I am not sure I could ever do this but it did make me think that probably my attitude is not the most polite one or the one that makes either of us happiest.

But I digress ....

lingle · 08/09/2008 17:32

I don't believe MadameCastafiore. I think she must be joking. It would be a shocking shocking example to your children to teach them to despise a gift.
I would wish the food was healthier, campaign about food in school, always ask party venues why they don't do better quality etc etc but this? this has to be a joke.

ScottishMummy · 08/09/2008 19:09

ahem woah!bonnie as you know i am said self confessed rice cake mummy dont hold it against me

so do you still think Hmm we are unlikely to have in common you obsessive, controlling freak.....LOL or can we blether (over a rice cake) i am vegetarian and have attended do's with minimal or no veggie i wouldn't say anything though, just nibble what i could

Bringbackmybonnietome · 08/09/2008 19:57

If rice cake Mummy means you generally try to feed your kids well, then we'd get along gereat.

If rice cake mummy means anxiously vetting every morsel that ever passes your DC lips and that has become your priority in life and you have lost all sense of proportion about it(often along with cleanliness obsession ime) then our wonderful frindship would flounder on the rocks.

It's not just food actually, I find obsesive rule driven anal types about anything rather dull.

You won't find me in pendants corner(as you can proabably tell!!

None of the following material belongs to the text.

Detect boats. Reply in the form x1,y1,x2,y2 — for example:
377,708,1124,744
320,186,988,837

ScottishMummy · 08/09/2008 20:38

well what do you think!food is supposed to be social pleasurable activity not an angst battle

basically yes i do offer healthy to hopefully set good foundations but am pragmatic enough to know balance and choice are important too

i think if you are too controlling and certain foods are forbidden then paradoxically you set them up as desirable

chose your battles wisely,stuff that matters discipline,behaviour not a flipping monster munch or sausage roll

magicfarawaytree · 08/09/2008 20:45

yanbu - allegies should be only exception.

magicfarawaytree · 08/09/2008 20:46

yanbu - allegies should be only exception.